→ **PROBLEM REQUIREMENTS**: All that is needed is the listing, transcribed exactly and in full.

---

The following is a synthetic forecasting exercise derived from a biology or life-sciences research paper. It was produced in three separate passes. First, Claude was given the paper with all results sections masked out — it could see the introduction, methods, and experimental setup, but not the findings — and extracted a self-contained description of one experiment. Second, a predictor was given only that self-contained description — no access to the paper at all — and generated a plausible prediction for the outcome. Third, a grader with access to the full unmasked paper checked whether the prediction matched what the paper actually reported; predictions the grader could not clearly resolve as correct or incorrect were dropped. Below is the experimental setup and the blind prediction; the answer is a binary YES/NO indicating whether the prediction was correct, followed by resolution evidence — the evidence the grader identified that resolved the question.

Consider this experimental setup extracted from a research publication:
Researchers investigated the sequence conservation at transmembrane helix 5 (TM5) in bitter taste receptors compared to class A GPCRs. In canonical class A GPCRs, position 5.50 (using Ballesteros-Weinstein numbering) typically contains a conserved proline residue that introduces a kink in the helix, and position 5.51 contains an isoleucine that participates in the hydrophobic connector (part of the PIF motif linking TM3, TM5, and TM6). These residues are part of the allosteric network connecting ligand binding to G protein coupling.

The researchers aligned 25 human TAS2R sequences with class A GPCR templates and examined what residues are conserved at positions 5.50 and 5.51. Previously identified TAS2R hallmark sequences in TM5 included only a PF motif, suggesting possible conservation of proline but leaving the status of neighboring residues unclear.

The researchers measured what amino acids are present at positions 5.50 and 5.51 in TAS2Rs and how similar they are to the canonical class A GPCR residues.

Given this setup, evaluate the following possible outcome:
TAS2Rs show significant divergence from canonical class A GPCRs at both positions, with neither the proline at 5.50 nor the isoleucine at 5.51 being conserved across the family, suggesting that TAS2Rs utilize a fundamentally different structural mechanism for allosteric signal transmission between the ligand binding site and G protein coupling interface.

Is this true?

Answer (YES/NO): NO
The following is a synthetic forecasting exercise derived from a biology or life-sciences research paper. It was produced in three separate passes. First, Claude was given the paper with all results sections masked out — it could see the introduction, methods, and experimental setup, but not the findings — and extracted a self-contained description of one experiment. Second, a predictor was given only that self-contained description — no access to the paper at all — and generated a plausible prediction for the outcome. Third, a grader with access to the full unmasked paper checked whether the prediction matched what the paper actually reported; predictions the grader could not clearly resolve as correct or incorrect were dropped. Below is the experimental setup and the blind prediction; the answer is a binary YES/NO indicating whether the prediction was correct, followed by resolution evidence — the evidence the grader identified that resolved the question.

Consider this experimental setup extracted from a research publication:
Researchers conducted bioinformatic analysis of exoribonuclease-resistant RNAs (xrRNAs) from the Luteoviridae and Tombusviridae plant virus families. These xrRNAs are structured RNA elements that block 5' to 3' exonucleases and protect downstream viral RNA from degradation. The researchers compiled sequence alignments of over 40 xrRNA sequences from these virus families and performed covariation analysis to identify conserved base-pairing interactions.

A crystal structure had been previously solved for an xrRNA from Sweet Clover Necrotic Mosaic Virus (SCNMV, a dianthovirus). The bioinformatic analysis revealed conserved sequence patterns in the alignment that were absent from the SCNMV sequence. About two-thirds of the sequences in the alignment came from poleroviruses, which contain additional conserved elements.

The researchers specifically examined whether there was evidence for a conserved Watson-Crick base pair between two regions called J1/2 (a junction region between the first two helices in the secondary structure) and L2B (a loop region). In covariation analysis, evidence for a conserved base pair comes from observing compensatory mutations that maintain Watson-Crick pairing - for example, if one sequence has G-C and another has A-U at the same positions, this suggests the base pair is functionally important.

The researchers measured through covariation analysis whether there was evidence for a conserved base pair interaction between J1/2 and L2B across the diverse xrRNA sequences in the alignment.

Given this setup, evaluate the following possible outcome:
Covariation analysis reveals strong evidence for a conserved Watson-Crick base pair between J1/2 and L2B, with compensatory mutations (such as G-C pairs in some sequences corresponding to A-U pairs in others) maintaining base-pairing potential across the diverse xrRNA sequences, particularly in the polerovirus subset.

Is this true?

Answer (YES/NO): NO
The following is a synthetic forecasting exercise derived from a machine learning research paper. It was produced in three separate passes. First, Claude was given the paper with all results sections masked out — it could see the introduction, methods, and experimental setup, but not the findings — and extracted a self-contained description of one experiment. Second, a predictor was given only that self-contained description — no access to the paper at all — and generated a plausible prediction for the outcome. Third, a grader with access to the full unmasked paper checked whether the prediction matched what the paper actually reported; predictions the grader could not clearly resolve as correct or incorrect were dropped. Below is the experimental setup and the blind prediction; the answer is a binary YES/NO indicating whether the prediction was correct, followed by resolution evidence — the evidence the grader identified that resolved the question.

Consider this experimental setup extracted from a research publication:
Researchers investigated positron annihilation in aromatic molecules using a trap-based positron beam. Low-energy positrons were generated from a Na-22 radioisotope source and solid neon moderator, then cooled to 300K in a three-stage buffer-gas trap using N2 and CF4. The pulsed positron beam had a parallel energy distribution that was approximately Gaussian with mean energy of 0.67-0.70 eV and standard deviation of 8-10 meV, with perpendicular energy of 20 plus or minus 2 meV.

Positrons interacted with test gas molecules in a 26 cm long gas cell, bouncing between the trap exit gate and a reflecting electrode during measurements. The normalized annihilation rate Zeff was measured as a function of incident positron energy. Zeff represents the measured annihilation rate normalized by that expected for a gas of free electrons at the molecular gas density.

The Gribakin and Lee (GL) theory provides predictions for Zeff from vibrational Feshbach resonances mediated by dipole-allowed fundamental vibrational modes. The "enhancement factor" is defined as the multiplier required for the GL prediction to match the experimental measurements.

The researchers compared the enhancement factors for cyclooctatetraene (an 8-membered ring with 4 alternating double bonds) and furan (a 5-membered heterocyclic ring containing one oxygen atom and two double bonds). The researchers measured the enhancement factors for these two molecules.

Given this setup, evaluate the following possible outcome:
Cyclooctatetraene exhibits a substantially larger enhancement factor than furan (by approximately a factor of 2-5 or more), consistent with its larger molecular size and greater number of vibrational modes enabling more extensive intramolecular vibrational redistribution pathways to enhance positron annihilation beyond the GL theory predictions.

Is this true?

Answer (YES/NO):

---

→ **RESPONSE BELOW**:
The following is a synthetic forecasting exercise derived from a biology or life-sciences research paper. It was produced in three separate passes. First, Claude was given the paper with all results sections masked out — it could see the introduction, methods, and experimental setup, but not the findings — and extracted a self-contained description of one experiment. Second, a predictor was given only that self-contained description — no access to the paper at all — and generated a plausible prediction for the outcome. Third, a grader with access to the full unmasked paper checked whether the prediction matched what the paper actually reported; predictions the grader could not clearly resolve as correct or incorrect were dropped. Below is the experimental setup and the blind prediction; the answer is a binary YES/NO indicating whether the prediction was correct, followed by resolution evidence — the evidence the grader identified that resolved the question.

Consider this experimental setup extracted from a research publication:
Researchers investigated the sequence conservation at transmembrane helix 5 (TM5) in bitter taste receptors compared to class A GPCRs. In canonical class A GPCRs, position 5.50 (using Ballesteros-Weinstein numbering) typically contains a conserved proline residue that introduces a kink in the helix, and position 5.51 contains an isoleucine that participates in the hydrophobic connector (part of the PIF motif linking TM3, TM5, and TM6). These residues are part of the allosteric network connecting ligand binding to G protein coupling.

The researchers aligned 25 human TAS2R sequences with class A GPCR templates and examined what residues are conserved at positions 5.50 and 5.51. Previously identified TAS2R hallmark sequences in TM5 included only a PF motif, suggesting possible conservation of proline but leaving the status of neighboring residues unclear.

The researchers measured what amino acids are present at positions 5.50 and 5.51 in TAS2Rs and how similar they are to the canonical class A GPCR residues.

Given this setup, evaluate the following possible outcome:
TAS2Rs show significant divergence from canonical class A GPCRs at both positions, with neither the proline at 5.50 nor the isoleucine at 5.51 being conserved across the family, suggesting that TAS2Rs utilize a fundamentally different structural mechanism for allosteric signal transmission between the ligand binding site and G protein coupling interface.

Is this true?

Answer (YES/NO): NO
The following is a synthetic forecasting exercise derived from a biology or life-sciences research paper. It was produced in three separate passes. First, Claude was given the paper with all results sections masked out — it could see the introduction, methods, and experimental setup, but not the findings — and extracted a self-contained description of one experiment. Second, a predictor was given only that self-contained description — no access to the paper at all — and generated a plausible prediction for the outcome. Third, a grader with access to the full unmasked paper checked whether the prediction matched what the paper actually reported; predictions the grader could not clearly resolve as correct or incorrect were dropped. Below is the experimental setup and the blind prediction; the answer is a binary YES/NO indicating whether the prediction was correct, followed by resolution evidence — the evidence the grader identified that resolved the question.

Consider this experimental setup extracted from a research publication:
Researchers conducted bioinformatic analysis of exoribonuclease-resistant RNAs (xrRNAs) from the Luteoviridae and Tombusviridae plant virus families. These xrRNAs are structured RNA elements that block 5' to 3' exonucleases and protect downstream viral RNA from degradation. The researchers compiled sequence alignments of over 40 xrRNA sequences from these virus families and performed covariation analysis to identify conserved base-pairing interactions.

A crystal structure had been previously solved for an xrRNA from Sweet Clover Necrotic Mosaic Virus (SCNMV, a dianthovirus). The bioinformatic analysis revealed conserved sequence patterns in the alignment that were absent from the SCNMV sequence. About two-thirds of the sequences in the alignment came from poleroviruses, which contain additional conserved elements.

The researchers specifically examined whether there was evidence for a conserved Watson-Crick base pair between two regions called J1/2 (a junction region between the first two helices in the secondary structure) and L2B (a loop region). In covariation analysis, evidence for a conserved base pair comes from observing compensatory mutations that maintain Watson-Crick pairing - for example, if one sequence has G-C and another has A-U at the same positions, this suggests the base pair is functionally important.

The researchers measured through covariation analysis whether there was evidence for a conserved base pair interaction between J1/2 and L2B across the diverse xrRNA sequences in the alignment.

Given this setup, evaluate the following possible outcome:
Covariation analysis reveals strong evidence for a conserved Watson-Crick base pair between J1/2 and L2B, with compensatory mutations (such as G-C pairs in some sequences corresponding to A-U pairs in others) maintaining base-pairing potential across the diverse xrRNA sequences, particularly in the polerovirus subset.

Is this true?

Answer (YES/NO): NO
The following is a synthetic forecasting exercise derived from a machine learning research paper. It was produced in three separate passes. First, Claude was given the paper with all results sections masked out — it could see the introduction, methods, and experimental setup, but not the findings — and extracted a self-contained description of one experiment. Second, a predictor was given only that self-contained description — no access to the paper at all — and generated a plausible prediction for the outcome. Third, a grader with access to the full unmasked paper checked whether the prediction matched what the paper actually reported; predictions the grader could not clearly resolve as correct or incorrect were dropped. Below is the experimental setup and the blind prediction; the answer is a binary YES/NO indicating whether the prediction was correct, followed by resolution evidence — the evidence the grader identified that resolved the question.

Consider this experimental setup extracted from a research publication:
Researchers investigated positron annihilation in aromatic molecules using a trap-based positron beam. Low-energy positrons were generated from a Na-22 radioisotope source and solid neon moderator, then cooled to 300K in a three-stage buffer-gas trap using N2 and CF4. The pulsed positron beam had a parallel energy distribution that was approximately Gaussian with mean energy of 0.67-0.70 eV and standard deviation of 8-10 meV, with perpendicular energy of 20 plus or minus 2 meV.

Positrons interacted with test gas molecules in a 26 cm long gas cell, bouncing between the trap exit gate and a reflecting electrode during measurements. The normalized annihilation rate Zeff was measured as a function of incident positron energy. Zeff represents the measured annihilation rate normalized by that expected for a gas of free electrons at the molecular gas density.

The Gribakin and Lee (GL) theory provides predictions for Zeff from vibrational Feshbach resonances mediated by dipole-allowed fundamental vibrational modes. The "enhancement factor" is defined as the multiplier required for the GL prediction to match the experimental measurements.

The researchers compared the enhancement factors for cyclooctatetraene (an 8-membered ring with 4 alternating double bonds) and furan (a 5-membered heterocyclic ring containing one oxygen atom and two double bonds). The researchers measured the enhancement factors for these two molecules.

Given this setup, evaluate the following possible outcome:
Cyclooctatetraene exhibits a substantially larger enhancement factor than furan (by approximately a factor of 2-5 or more), consistent with its larger molecular size and greater number of vibrational modes enabling more extensive intramolecular vibrational redistribution pathways to enhance positron annihilation beyond the GL theory predictions.

Is this true?

Answer (YES/NO):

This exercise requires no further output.